Question

A chef is going to use a mixture of two brands of Italian dressing. The first brand contains 7 vinegar, and the second brand contains 12 vinegar. The chef wants to make 390 milliliters of a dressing that is 11 vinegar. How much of each brand should she use

Answer 1

Answer:

78 ml of 7% vinegar and 312 ml of 12% vinegar.

Step-by-step explanation:

Let x represent ml of 7% vinegar brand and y represent ml of 12% vinegar brand.    
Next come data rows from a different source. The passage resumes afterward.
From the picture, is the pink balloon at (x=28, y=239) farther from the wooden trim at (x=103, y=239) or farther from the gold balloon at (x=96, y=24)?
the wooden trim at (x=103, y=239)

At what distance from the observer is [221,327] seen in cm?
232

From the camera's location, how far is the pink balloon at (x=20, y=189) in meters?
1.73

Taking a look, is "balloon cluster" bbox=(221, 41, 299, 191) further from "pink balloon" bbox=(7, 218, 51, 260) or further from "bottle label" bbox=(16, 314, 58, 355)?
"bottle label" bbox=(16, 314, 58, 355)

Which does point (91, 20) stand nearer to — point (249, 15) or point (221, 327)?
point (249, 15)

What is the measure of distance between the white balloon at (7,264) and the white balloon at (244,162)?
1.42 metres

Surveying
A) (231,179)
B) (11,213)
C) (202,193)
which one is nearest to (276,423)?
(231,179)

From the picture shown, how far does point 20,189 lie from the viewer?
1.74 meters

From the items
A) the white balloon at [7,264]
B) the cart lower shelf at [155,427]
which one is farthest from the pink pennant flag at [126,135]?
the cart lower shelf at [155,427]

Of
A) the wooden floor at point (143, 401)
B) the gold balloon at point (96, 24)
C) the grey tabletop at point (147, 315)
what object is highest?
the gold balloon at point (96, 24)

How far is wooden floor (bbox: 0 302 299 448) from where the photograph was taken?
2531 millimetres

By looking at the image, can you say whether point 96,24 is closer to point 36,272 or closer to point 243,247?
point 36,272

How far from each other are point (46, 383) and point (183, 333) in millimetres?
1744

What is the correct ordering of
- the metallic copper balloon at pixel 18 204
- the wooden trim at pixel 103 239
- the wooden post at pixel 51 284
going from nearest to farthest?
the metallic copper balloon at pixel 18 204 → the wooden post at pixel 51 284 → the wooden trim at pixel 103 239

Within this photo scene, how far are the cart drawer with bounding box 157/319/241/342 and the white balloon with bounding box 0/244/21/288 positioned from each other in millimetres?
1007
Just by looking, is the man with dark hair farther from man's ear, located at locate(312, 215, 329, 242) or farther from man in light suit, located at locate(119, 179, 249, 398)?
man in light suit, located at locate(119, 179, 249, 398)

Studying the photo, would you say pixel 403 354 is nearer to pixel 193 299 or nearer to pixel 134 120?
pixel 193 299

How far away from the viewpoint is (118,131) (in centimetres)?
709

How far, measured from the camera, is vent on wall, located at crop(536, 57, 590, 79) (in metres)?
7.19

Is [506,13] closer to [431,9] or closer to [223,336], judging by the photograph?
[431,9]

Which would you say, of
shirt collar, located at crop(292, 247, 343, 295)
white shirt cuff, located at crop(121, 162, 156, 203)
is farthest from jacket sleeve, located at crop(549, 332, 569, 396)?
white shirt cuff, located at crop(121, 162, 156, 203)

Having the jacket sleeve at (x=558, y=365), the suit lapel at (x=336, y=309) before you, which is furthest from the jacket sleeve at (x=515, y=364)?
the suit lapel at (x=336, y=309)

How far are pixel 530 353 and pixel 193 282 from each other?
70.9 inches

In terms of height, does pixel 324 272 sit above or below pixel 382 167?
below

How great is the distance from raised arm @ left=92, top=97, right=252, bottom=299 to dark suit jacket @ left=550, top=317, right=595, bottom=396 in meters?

We have been given that chef wants to make 390 milliliters of the dressing. We can represent this information in an equation as:

$x+y=390...(1)$

$y=390-x...(1)$

We are also told that 1st brand 7% vinegar, so amount of vinegar in x ml would be $0.07x$.

The second brand contains 12 vinegar, so amount of vinegar in y ml would be $0.12y$.

We are also told that the chef wants to make 390 milliliters of a dressing that is 11% vinegar. We can represent this information in an equation as:

$0.07x+0.12y=390(0.11)...(2)$

Upon substituting equation (1) in equation (2), we will get:

$0.07x+0.12(390-x)=390(0.11)$

$0.07x+46.8-0.12x=42.9$

$-0.05x+46.8=42.9$

$-0.05x+46.8-46.8=42.9-46.8$

$-0.05x=-3.9$

$\frac{-0.05x}{-0.05}=\frac{-3.9}{-0.05}$

$x=78$

Therefore, the chef should use 78 ml of the brand that contains 7% vinegar.

Upon substituting $x=78$ in equation (1), we will get:

$y=390-78$

$y=312$

Therefore, the chef should use 312 ml of the brand that contains 12% vinegar.